▶ [WHAT NEEDS TO BE DONE]: Copy the listing that follows exactly. Its pictures do not belong in the copy.

--- --- ---

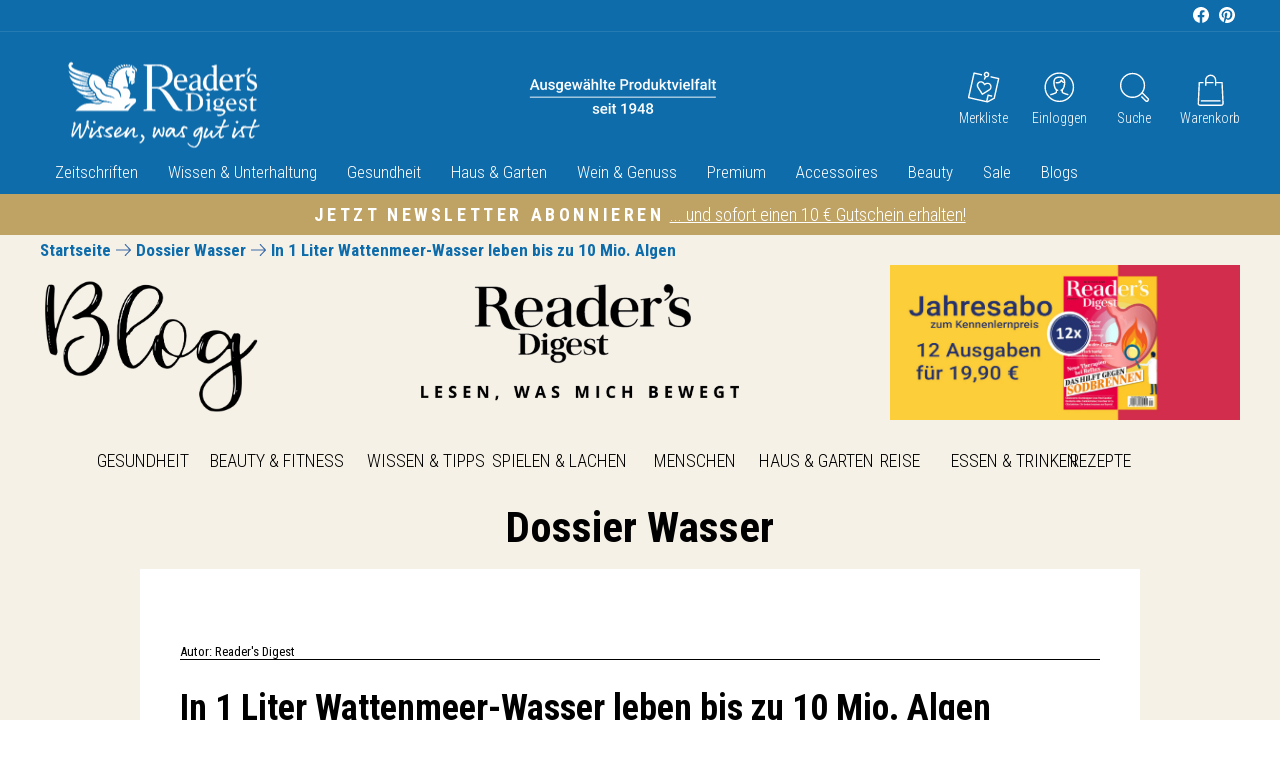

--- FILE ---
content_type: image/svg+xml
request_url: https://www.readersdigest.de/cdn/shop/files/09_ICON_RD_128x128_gold_2.svg
body_size: 48
content:
<?xml version="1.0" encoding="utf-8"?>
<!-- Generator: Adobe Illustrator 26.1.0, SVG Export Plug-In . SVG Version: 6.00 Build 0)  -->
<svg version="1.1" xmlns="http://www.w3.org/2000/svg" xmlns:xlink="http://www.w3.org/1999/xlink" x="0px" y="0px"
	 viewBox="0 0 111.08 111.08" style="enable-background:new 0 0 111.08 111.08;" xml:space="preserve">
<style type="text/css">
	.st0{display:none;}
	.st1{display:inline;}
	.st2{fill:none;stroke:#B3B3B3;stroke-width:0.2;stroke-miterlimit:10;}
	.st3{display:inline;opacity:0.5;}
	.st4{fill:#FF7BAC;}
	.st5{fill:#4F98FF;}
	.st6{fill:#FFFFFF;}
	.st7{fill:none;stroke:#C0A460;stroke-width:3.5;stroke-linecap:round;stroke-linejoin:round;stroke-miterlimit:10;}
	.st8{fill:none;stroke:#C0A460;stroke-width:3.5;stroke-miterlimit:10;}
	.st9{fill:none;stroke:#C0A460;stroke-width:4;stroke-miterlimit:10;}
</style>
<g id="Vorlage" class="st0">
	<g class="st1">
		<g>
			<g>
				<line class="st2" x1="55.74" y1="-8.17" x2="55.74" y2="119.83"/>
			</g>
			<g>
				<line class="st2" x1="-8.26" y1="55.83" x2="119.74" y2="55.83"/>
			</g>
		</g>
		<g>
			<g>
				<line class="st2" x1="23.74" y1="0.41" x2="87.74" y2="111.26"/>
			</g>
			<g>
				<line class="st2" x1="0.32" y1="87.83" x2="111.17" y2="23.83"/>
			</g>
			<g>
				<line class="st2" x1="10.18" y1="10.5" x2="100.69" y2="101.01"/>
			</g>
		</g>
		<g>
			<line class="st2" x1="10.49" y1="101.09" x2="101" y2="10.58"/>
		</g>
		<g>
			<path class="st2" d="M101,101.09"/>
		</g>
		<g>
			<path class="st2" d="M10.49,10.58"/>
		</g>
		<g>
			<g>
				<line class="st2" x1="0.63" y1="23.83" x2="111.48" y2="87.83"/>
			</g>
			<g>
				<line class="st2" x1="24.05" y1="111.26" x2="88.05" y2="0.41"/>
			</g>
			<g>
				<line class="st2" x1="-6.08" y1="39.35" x2="117.56" y2="72.48"/>
			</g>
		</g>
		<g>
			<line class="st2" x1="39.18" y1="117.65" x2="72.31" y2="-5.98"/>
		</g>
		<g>
			<line class="st2" x1="-6.08" y1="72.4" x2="117.56" y2="39.27"/>
		</g>
		<g>
			<line class="st2" x1="72.31" y1="117.65" x2="39.18" y2="-5.98"/>
		</g>
	</g>
	<g class="st3">
		<path class="st4" d="M111.74-0.17v112h-112v-112H111.74 M119.74-8.17h-128v128h128V-8.17L119.74-8.17z"/>
	</g>
	<g class="st3">
		<path class="st5" d="M103.74,7.83v96h-96v-96H103.74 M111.74-0.17h-112v112h112V-0.17L111.74-0.17z"/>
	</g>
</g>
<g id="ICON">
	<circle class="st6" cx="55.54" cy="55.98" r="53.54"/>
	<g>
		<path class="st7" d="M55.54,35.35v43.41 M55.54,34.82c-2.44-4.87-5.85-7.11-10.86-7.94 M34.29,26.49h-6.27v45.7h10.37
			c7.07,0,13.87,1.8,17.15,8.33 M55.54,34.82c3.27-6.53,10.08-8.33,17.15-8.33h10.37v45.7H72.69c-7.07,0-13.87,1.8-17.15,8.33"/>
	</g>
	<polygon class="st8" points="44.24,36.56 39.99,33.34 35.77,36.56 35.77,23.15 44.24,23.15 	"/>
	<g>
		<path class="st7" d="M89.79,36.74v43.77H64.66c0,0-1.39,3.27-3.12,3.27h-12c-1.73,0-3.12-3.27-3.12-3.27H21.28V36.74"/>
	</g>
	<circle class="st9" cx="55.54" cy="55.54" r="53.54"/>
</g>
</svg>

--- --- ---

▶ [ANSWER AREA]:
--- FILE ---
content_type: image/svg+xml
request_url: https://www.readersdigest.de/cdn/shop/files/09_ICON_RD_128x128_gold_2.svg
body_size: 48
content:
<?xml version="1.0" encoding="utf-8"?>
<!-- Generator: Adobe Illustrator 26.1.0, SVG Export Plug-In . SVG Version: 6.00 Build 0)  -->
<svg version="1.1" xmlns="http://www.w3.org/2000/svg" xmlns:xlink="http://www.w3.org/1999/xlink" x="0px" y="0px"
	 viewBox="0 0 111.08 111.08" style="enable-background:new 0 0 111.08 111.08;" xml:space="preserve">
<style type="text/css">
	.st0{display:none;}
	.st1{display:inline;}
	.st2{fill:none;stroke:#B3B3B3;stroke-width:0.2;stroke-miterlimit:10;}
	.st3{display:inline;opacity:0.5;}
	.st4{fill:#FF7BAC;}
	.st5{fill:#4F98FF;}
	.st6{fill:#FFFFFF;}
	.st7{fill:none;stroke:#C0A460;stroke-width:3.5;stroke-linecap:round;stroke-linejoin:round;stroke-miterlimit:10;}
	.st8{fill:none;stroke:#C0A460;stroke-width:3.5;stroke-miterlimit:10;}
	.st9{fill:none;stroke:#C0A460;stroke-width:4;stroke-miterlimit:10;}
</style>
<g id="Vorlage" class="st0">
	<g class="st1">
		<g>
			<g>
				<line class="st2" x1="55.74" y1="-8.17" x2="55.74" y2="119.83"/>
			</g>
			<g>
				<line class="st2" x1="-8.26" y1="55.83" x2="119.74" y2="55.83"/>
			</g>
		</g>
		<g>
			<g>
				<line class="st2" x1="23.74" y1="0.41" x2="87.74" y2="111.26"/>
			</g>
			<g>
				<line class="st2" x1="0.32" y1="87.83" x2="111.17" y2="23.83"/>
			</g>
			<g>
				<line class="st2" x1="10.18" y1="10.5" x2="100.69" y2="101.01"/>
			</g>
		</g>
		<g>
			<line class="st2" x1="10.49" y1="101.09" x2="101" y2="10.58"/>
		</g>
		<g>
			<path class="st2" d="M101,101.09"/>
		</g>
		<g>
			<path class="st2" d="M10.49,10.58"/>
		</g>
		<g>
			<g>
				<line class="st2" x1="0.63" y1="23.83" x2="111.48" y2="87.83"/>
			</g>
			<g>
				<line class="st2" x1="24.05" y1="111.26" x2="88.05" y2="0.41"/>
			</g>
			<g>
				<line class="st2" x1="-6.08" y1="39.35" x2="117.56" y2="72.48"/>
			</g>
		</g>
		<g>
			<line class="st2" x1="39.18" y1="117.65" x2="72.31" y2="-5.98"/>
		</g>
		<g>
			<line class="st2" x1="-6.08" y1="72.4" x2="117.56" y2="39.27"/>
		</g>
		<g>
			<line class="st2" x1="72.31" y1="117.65" x2="39.18" y2="-5.98"/>
		</g>
	</g>
	<g class="st3">
		<path class="st4" d="M111.74-0.17v112h-112v-112H111.74 M119.74-8.17h-128v128h128V-8.17L119.74-8.17z"/>
	</g>
	<g class="st3">
		<path class="st5" d="M103.74,7.83v96h-96v-96H103.74 M111.74-0.17h-112v112h112V-0.17L111.74-0.17z"/>
	</g>
</g>
<g id="ICON">
	<circle class="st6" cx="55.54" cy="55.98" r="53.54"/>
	<g>
		<path class="st7" d="M55.54,35.35v43.41 M55.54,34.82c-2.44-4.87-5.85-7.11-10.86-7.94 M34.29,26.49h-6.27v45.7h10.37
			c7.07,0,13.87,1.8,17.15,8.33 M55.54,34.82c3.27-6.53,10.08-8.33,17.15-8.33h10.37v45.7H72.69c-7.07,0-13.87,1.8-17.15,8.33"/>
	</g>
	<polygon class="st8" points="44.24,36.56 39.99,33.34 35.77,36.56 35.77,23.15 44.24,23.15 	"/>
	<g>
		<path class="st7" d="M89.79,36.74v43.77H64.66c0,0-1.39,3.27-3.12,3.27h-12c-1.73,0-3.12-3.27-3.12-3.27H21.28V36.74"/>
	</g>
	<circle class="st9" cx="55.54" cy="55.54" r="53.54"/>
</g>
</svg>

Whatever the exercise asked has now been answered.